Figure 5 (left) visualizes the results for the second tests. The black line shows the number of seeds that are required for the Hessian coloring approach. It is constant because the Hessian coloring is independent on the sparsity of the higher derivatives. The red line shows the incomplete recursive coloring up to third order, which means that the colors of the compressed third derivative slices are computed. The blue lines stand for the full recursive coloring. These lines are isolines with a constant parameter for the sparsity of the fourth derivative.

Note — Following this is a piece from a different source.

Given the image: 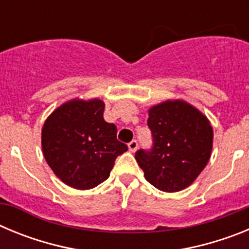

It can be seen that the recursive colorings up to third and fourth order become more efficient the sparser the corresponding derivatives are. In the special case of \(\rho _3 = 0\) or \(\rho _4=0\) the number of adjoint model evaluations is zero for the approaches that use these parameters. In the induced sparse case, the incomplete recursive coloring up to third order still reduces the number of required projections to 47.2% of the Hessian coloring approach, while the fully recursive approach is even better with 38.9%. So even in the case where the higher derivatives are as dense as possible dependent on the sparsity of the Hessian, the recursive approaches yield good savings in terms of adjoint model evaluations.

Similar results can be observed for the other test matrices. Figure 5 (right) shows the results for the matrices from Table 1. Again the black bar denotes the second-order approach, the red bar stands for the incomplete third-order recursive coloring and the blue bar shows the full recursive coloring approach. The average savings compared to the second-order approach are 75.9% for the incomplete recursive coloring and 68.5% for the full recursive coloring only considering test cases with more than a single color for the Hessian matrix. In the case of third and fourth derivative that are sparser than the induced sparsity the recursive coloring approaches become more efficient.

6 Conclusion and Outlook

In this paper we have introduced procedures to make coloring techniques applicable for the computation of higher derivative tensors. We proposed two basic concepts to achieve this: application of previous computed colors and recursive coloring. By combining both concepts we came up with the incomplete recursive coloring. Depending on how much sparsity information is available the recursion depth of this approach can be adjusted.

The results show that even in the case where only the Hessian sparsity is known the savings compared to an approach disregarding sparsity are significant. Including higher sparsity information increases these savings further. Assuming that the costs of the coloring is considerably lower than an adjoint evaluation, additional colorings of the compressed slices can be accepted. Furthermore, the (incomplete) recursive coloring of the higher derivative tensors can be considered to be done in compile-time to build up the seeding tree. This seeding tree can be used multiple times in the execution to obtain derivatives at various points.

In the future, we intend to provide a software package making the (incomplete) recursive coloring setup available to efficiently generate seeding trees for the computation of higher derivatives with the most common AD tools. For the parallelization of the proposed algorithms it is necessary to find a suitable load balancing. Another interesting future study should consider direct coloring methods for higher derivative tensors. We expect that direct coloring further decreases the number of required projections and thus the costs of the higher derivative computation.